> **Défi 1**:
Répondez à ces questions sur l'extrait comparant guide de montagne et conseiller financier :
(a) Qui a co-créé le mooc pour devenir autonome en haute montagne ?
(b) Quel est le prix approximatif de ce mooc ?
(c) Entre quelles deux activités le texte propose-t-il de lister les différences ?
> **Défi 2**:
Modifiez le passage de l'extrait sur les guides de montagne qui s'ouvre sur « J’aimerais ici faire » et se ferme sur « une telle différence ! » : remplacez-y « mooc » par « cours en ligne ».

> **Extrait du texte**:
-=-=-

Deux métiers pas si différents …

 

J’aimerais ici faire un parallèle avec un autre métier, celui de guide de haute montagne. Il existe aujourd’hui un mooc apprenant à devenir autonome en haute montagne, et co-créé par la FFCAM (Fédération Française des Clubs Alpins et de Montagne) et deux alpinistes de renom. C’est une très bonne chose et c’est relativement accessible (500€ environ).

 

Mais pourquoi donc vouloir rendre les pratiquants autonomes alors que les guides vivent du prix payé par les clients pour être accompagnés dans leurs ascensions ?

 

Plus encore, pourquoi n’y a-t-il pas de formation dans le domaine de la gestion de patrimoine (beaucoup plus courant et moins risqué) permettant de devenir réellement autonome ?

 

Enfin, quand on voit le tarif horaire d’un guide et celui d’un conseiller financier, on est en droit de se demander pourquoi une telle différence !

 

Afin de bien démarrer (et délimiter la comparaison), listons les différences entre l’activité de placement de fonds et celle de guide en montagne.

-=-=-

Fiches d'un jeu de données
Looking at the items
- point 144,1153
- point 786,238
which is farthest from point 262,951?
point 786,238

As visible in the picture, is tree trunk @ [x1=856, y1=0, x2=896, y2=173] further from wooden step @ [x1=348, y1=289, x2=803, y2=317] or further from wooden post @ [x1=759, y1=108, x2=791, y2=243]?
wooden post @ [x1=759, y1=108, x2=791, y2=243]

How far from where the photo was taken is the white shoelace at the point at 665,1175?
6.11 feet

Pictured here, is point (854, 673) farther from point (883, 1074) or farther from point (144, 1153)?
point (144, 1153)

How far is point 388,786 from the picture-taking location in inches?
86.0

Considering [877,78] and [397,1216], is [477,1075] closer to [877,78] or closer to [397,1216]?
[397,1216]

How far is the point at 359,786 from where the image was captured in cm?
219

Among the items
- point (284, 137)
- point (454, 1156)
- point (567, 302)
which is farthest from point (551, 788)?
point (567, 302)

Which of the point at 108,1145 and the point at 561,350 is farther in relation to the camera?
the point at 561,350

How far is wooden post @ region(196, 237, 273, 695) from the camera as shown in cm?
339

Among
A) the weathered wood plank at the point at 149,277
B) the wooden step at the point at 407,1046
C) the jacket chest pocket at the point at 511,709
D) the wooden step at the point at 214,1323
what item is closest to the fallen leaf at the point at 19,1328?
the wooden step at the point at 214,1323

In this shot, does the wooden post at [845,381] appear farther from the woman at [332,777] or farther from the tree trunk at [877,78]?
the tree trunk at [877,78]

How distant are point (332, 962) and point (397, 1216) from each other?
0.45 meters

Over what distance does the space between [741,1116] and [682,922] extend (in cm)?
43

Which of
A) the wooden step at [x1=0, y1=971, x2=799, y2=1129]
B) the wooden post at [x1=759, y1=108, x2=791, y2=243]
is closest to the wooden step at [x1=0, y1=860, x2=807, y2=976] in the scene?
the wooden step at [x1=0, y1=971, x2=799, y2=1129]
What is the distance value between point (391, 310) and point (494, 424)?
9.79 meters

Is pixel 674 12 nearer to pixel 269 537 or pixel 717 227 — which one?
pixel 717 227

-=-=-

> **Résultat 1**:
(a) La FFCAM (Fédération Française des Clubs Alpins et de Montagne) et deux alpinistes de renom.
(b) Environ 500 €.
(c) L'activité de placement de fonds et celle de guide en montagne.

> **Résultat 2**:
J’aimerais ici faire un parallèle avec un autre métier, celui de guide de haute montagne. Il existe aujourd’hui un cours en ligne apprenant à devenir autonome en haute montagne, et co-créé par la FFCAM (Fédération Française des Clubs Alpins et de Montagne) et deux alpinistes de renom. C’est une très bonne chose et c’est relativement accessible (500€ environ).

 

Mais pourquoi donc vouloir rendre les pratiquants autonomes alors que les guides vivent du prix payé par les clients pour être accompagnés dans leurs ascensions ?

 

Plus encore, pourquoi n’y a-t-il pas de formation dans le domaine de la gestion de patrimoine (beaucoup plus courant et moins risqué) permettant de devenir réellement autonome ?

 

Enfin, quand on voit le tarif horaire d’un guide et celui d’un conseiller financier, on est en droit de se demander pourquoi une telle différence !